::: SOURCE TEXT

Paul
Goble
Staunton, December 4 – Polls not
only reflect public opinion but help structure it as articles in the Moscow
media this week about how the Kremlin and other power structures use them to promote
their particular interests (novayagazeta.ru/columns/61233.html
and km.ru/economics/2013/12/03/gazprom/726708-loyalnye-i-neloyalnye-vlasti-eksperty-komu-verit).
That
has left Russians and other observers of the Russian scene properly skeptical
about most poll results, but there is another aspect of them that may merit attention:
When polls show that a certain percentage of people support or oppose a
particular politician, that finding is likely to lead others to follow in the
same direction, to position themselves to be on the “winning” side.
Such
a pattern has been noted in almost all countries, but it may be especially
typical of those which have less experience with democracy and are thus less
comfortable with a situation in which those in power have nearly universal
approbation and those out of it nearly universal disapprobation.
For
most of the past decade, Vladimir Putin has enjoyed support in the polls that
any Western politician would envy but not likely expect. Now, the Russian
president’s poll numbers while still impressive are slipping, with an ever
smaller percentage uncritically backing him and an ever larger one expressing its
disapproval.
And that shift, highlighted in two
Levada Center polls released yesterday (levada.ru/03-12-2013/rossiyane-o-vladimire-putine and levada.ru/03-12-2013/vozmozhnye-rezultaty-prezidentskikh-vyborov),
raises the question as to whether Russia is moving toward a tipping point, one
in which opposition to the Kremlin leader will grow in part because it already
has.
In reporting the poll, “Vedomosti”

::::::
::: DATA FOR THIS EXERCISE

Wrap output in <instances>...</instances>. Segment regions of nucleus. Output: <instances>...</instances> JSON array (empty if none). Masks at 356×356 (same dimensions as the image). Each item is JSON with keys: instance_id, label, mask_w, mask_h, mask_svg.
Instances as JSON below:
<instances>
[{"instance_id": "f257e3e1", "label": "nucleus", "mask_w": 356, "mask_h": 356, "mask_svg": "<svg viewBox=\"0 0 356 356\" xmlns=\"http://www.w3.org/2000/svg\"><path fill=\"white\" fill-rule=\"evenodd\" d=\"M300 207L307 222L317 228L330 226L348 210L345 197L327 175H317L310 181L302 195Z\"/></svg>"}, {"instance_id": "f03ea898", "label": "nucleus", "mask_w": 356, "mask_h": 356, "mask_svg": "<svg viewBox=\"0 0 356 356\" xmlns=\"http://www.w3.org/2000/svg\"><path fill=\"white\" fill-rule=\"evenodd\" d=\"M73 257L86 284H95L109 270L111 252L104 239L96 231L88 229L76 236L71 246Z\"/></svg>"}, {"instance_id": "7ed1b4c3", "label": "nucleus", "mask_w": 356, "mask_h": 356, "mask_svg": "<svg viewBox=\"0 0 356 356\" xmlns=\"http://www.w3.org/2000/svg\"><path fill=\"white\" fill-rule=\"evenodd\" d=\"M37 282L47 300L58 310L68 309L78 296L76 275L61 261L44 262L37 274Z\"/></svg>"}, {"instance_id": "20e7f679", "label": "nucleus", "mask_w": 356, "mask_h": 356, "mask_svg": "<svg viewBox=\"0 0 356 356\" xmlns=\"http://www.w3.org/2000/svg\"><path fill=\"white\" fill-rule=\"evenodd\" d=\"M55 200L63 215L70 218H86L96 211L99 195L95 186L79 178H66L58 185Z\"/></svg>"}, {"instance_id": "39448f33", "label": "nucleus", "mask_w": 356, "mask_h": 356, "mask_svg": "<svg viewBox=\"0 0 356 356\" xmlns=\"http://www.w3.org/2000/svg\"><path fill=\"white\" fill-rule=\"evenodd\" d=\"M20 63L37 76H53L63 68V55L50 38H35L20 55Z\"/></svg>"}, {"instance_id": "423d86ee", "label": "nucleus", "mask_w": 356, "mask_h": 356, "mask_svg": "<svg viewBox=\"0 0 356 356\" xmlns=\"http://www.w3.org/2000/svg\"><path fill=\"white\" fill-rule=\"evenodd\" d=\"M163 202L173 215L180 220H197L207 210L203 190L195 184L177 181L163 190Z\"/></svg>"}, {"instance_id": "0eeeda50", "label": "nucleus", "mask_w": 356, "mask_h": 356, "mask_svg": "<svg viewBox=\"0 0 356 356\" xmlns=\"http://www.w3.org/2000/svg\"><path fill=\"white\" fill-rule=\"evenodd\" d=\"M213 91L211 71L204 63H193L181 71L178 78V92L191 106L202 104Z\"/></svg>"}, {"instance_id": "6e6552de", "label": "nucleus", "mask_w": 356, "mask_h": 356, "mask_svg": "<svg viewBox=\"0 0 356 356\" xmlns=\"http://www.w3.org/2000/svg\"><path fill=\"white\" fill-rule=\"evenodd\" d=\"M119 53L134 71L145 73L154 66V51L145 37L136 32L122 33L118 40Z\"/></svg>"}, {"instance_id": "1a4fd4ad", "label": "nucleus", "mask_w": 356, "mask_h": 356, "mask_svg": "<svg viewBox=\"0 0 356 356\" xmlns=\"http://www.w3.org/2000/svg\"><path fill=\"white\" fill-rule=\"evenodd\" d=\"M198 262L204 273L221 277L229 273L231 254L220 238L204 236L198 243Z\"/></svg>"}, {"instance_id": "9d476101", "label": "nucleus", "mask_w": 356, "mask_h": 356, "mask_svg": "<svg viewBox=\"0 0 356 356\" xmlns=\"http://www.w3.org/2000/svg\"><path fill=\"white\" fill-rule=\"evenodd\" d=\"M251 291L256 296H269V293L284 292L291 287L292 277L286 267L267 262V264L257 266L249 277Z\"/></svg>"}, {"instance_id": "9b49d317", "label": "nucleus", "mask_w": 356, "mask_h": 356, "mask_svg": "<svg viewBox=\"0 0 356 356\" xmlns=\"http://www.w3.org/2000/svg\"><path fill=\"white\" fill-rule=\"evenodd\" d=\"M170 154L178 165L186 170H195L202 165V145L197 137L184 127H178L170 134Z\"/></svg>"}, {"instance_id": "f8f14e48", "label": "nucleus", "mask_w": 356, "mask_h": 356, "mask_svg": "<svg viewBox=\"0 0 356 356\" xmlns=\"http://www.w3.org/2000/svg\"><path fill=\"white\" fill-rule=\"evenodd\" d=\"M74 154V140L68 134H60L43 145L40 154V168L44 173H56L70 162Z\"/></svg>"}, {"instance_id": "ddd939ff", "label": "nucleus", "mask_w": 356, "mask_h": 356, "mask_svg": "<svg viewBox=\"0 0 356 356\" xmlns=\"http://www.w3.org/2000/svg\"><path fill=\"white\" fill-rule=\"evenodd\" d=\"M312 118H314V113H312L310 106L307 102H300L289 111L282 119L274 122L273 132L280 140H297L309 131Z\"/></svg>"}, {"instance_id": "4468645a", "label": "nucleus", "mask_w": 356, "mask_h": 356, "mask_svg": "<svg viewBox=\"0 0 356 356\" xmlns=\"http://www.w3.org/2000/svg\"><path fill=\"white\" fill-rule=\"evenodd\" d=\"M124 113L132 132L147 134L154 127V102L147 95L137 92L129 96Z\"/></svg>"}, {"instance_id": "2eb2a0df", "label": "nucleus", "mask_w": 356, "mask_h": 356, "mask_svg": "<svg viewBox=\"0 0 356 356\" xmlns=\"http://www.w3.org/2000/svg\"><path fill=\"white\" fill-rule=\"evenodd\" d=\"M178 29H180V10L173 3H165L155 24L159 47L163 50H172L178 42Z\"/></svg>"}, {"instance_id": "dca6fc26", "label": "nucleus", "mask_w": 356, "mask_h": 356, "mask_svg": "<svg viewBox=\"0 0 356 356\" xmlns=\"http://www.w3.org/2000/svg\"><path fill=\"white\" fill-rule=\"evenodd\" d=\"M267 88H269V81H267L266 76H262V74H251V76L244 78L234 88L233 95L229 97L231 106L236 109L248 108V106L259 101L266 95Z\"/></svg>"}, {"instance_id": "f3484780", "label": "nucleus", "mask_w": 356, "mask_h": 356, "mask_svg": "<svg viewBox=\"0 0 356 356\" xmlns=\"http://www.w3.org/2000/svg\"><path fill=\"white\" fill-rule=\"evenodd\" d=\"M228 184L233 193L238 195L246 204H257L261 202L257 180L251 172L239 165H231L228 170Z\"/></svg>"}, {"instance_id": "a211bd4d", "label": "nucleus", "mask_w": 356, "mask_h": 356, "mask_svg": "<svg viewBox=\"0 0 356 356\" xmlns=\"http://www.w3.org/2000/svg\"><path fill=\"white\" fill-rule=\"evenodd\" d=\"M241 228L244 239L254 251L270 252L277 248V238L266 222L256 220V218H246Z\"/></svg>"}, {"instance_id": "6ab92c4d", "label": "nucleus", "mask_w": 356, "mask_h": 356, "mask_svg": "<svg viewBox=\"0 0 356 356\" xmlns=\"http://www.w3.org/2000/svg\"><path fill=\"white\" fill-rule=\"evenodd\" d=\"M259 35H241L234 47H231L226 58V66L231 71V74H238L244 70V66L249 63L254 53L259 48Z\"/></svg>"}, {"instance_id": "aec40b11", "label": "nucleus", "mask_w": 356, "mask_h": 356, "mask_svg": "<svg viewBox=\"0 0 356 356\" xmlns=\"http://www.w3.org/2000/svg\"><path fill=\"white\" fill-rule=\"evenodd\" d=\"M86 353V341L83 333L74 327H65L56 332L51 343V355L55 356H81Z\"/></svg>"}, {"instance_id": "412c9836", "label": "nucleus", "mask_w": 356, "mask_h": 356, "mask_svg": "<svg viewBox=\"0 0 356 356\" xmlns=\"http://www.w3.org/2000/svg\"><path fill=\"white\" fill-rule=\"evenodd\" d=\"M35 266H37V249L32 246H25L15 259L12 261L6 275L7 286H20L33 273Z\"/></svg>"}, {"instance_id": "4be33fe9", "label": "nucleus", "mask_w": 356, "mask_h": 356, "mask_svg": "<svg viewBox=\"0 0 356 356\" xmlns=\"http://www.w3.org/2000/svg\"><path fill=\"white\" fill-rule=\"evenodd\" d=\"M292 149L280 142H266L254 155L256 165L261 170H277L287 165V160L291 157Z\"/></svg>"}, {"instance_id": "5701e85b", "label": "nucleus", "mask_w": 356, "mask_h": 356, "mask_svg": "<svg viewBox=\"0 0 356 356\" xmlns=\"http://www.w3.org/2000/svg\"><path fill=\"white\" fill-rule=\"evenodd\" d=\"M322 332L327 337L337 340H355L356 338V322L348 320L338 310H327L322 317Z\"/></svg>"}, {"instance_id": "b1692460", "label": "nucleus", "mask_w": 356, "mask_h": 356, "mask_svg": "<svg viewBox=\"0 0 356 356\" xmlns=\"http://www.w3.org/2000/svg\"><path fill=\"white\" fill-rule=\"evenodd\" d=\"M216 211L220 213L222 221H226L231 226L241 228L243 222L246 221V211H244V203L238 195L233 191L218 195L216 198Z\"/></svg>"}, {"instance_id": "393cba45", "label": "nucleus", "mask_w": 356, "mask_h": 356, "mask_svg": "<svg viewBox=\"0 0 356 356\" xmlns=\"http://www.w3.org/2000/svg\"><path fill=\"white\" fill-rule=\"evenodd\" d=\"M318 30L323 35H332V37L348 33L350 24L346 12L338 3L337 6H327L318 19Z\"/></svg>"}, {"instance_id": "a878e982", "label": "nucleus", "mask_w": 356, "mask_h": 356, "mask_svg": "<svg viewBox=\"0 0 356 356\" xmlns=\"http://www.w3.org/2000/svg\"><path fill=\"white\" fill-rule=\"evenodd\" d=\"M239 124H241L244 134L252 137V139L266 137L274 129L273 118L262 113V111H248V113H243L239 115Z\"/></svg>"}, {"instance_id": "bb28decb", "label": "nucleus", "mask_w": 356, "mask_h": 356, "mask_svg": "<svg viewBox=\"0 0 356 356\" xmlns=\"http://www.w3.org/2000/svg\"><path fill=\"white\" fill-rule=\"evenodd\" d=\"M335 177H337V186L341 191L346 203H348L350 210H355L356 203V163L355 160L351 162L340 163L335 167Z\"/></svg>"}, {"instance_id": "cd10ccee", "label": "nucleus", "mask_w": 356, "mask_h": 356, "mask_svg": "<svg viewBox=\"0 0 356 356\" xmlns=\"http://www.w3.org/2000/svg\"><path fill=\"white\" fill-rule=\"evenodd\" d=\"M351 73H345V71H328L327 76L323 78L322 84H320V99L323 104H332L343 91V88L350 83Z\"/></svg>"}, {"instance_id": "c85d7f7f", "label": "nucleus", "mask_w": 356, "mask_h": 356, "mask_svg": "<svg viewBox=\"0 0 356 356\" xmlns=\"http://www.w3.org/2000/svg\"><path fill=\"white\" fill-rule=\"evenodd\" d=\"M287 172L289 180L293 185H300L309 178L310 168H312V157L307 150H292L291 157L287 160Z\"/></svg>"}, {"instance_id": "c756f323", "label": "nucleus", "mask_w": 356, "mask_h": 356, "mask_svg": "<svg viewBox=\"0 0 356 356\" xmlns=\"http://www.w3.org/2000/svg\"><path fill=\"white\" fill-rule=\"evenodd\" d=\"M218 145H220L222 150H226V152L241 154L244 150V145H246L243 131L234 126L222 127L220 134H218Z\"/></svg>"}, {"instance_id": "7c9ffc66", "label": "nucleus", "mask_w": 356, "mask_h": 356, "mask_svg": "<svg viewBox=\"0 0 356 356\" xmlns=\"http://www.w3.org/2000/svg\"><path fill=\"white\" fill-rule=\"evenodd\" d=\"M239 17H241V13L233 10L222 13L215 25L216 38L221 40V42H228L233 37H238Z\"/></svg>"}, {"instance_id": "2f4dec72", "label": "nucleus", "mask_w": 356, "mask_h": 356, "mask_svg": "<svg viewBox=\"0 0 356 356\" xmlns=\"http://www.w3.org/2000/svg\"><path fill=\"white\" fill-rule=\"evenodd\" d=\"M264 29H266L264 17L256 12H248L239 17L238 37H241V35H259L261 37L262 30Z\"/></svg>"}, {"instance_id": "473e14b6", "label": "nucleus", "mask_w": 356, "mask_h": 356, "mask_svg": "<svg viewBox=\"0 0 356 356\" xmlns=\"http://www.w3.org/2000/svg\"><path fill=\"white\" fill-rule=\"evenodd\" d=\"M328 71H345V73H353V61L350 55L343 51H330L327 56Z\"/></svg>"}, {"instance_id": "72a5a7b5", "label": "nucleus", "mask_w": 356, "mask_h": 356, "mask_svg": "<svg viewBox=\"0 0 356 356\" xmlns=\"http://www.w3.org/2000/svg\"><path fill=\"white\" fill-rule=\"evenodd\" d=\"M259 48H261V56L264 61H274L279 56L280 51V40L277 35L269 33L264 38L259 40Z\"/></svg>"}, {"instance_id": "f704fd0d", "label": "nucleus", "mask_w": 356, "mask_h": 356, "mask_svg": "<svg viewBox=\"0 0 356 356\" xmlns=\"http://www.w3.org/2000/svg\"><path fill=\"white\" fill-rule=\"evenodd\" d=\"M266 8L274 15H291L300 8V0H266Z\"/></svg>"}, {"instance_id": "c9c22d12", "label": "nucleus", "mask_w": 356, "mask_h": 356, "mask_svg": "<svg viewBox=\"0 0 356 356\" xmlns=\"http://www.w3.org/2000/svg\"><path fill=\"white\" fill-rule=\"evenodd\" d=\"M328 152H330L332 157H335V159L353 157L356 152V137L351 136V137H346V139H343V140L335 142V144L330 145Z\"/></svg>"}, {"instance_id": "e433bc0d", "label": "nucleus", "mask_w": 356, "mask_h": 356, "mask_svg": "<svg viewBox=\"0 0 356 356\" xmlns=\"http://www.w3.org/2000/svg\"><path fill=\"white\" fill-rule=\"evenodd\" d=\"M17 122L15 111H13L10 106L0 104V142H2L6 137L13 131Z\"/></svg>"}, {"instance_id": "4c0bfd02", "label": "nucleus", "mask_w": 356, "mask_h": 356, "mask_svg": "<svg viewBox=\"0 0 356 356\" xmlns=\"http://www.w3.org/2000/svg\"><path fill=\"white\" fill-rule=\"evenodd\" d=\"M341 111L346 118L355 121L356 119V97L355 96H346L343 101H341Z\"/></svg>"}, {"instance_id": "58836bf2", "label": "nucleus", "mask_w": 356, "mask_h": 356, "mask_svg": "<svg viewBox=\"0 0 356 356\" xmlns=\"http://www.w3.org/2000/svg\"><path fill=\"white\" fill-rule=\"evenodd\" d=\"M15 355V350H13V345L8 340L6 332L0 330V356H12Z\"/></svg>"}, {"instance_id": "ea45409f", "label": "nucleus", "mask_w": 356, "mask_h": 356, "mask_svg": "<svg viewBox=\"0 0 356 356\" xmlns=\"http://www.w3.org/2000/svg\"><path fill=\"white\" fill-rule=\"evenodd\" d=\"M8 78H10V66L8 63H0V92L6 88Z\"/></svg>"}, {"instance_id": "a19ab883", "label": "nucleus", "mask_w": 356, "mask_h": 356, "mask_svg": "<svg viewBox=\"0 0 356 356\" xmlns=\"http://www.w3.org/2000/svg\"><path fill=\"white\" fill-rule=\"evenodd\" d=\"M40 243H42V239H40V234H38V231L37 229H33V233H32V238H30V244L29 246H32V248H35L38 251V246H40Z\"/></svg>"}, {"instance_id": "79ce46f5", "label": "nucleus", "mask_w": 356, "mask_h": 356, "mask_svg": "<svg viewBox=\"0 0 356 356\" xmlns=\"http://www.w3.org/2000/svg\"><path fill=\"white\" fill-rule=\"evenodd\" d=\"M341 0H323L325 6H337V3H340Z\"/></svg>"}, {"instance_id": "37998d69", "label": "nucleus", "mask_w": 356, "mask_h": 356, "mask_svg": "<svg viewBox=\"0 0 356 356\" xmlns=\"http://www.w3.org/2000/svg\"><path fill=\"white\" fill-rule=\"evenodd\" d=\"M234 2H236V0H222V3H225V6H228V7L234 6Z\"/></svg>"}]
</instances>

::::::

- [PARTS OF THE EXERCISE]
1/ In the article on Russian poll results, which organization released the two polls reported yesterday?
2/ Pull out each line of the rows that contains the string "JSON".

- [SOLUTIONS BY TASK]
1/ The Levada Center.

2/
Wrap output in <instances>...</instances>. Segment regions of nucleus. Output: <instances>...</instances> JSON array (empty if none). Masks at 356×356 (same dimensions as the image). Each item is JSON with keys: instance_id, label, mask_w, mask_h, mask_svg.
Instances as JSON below:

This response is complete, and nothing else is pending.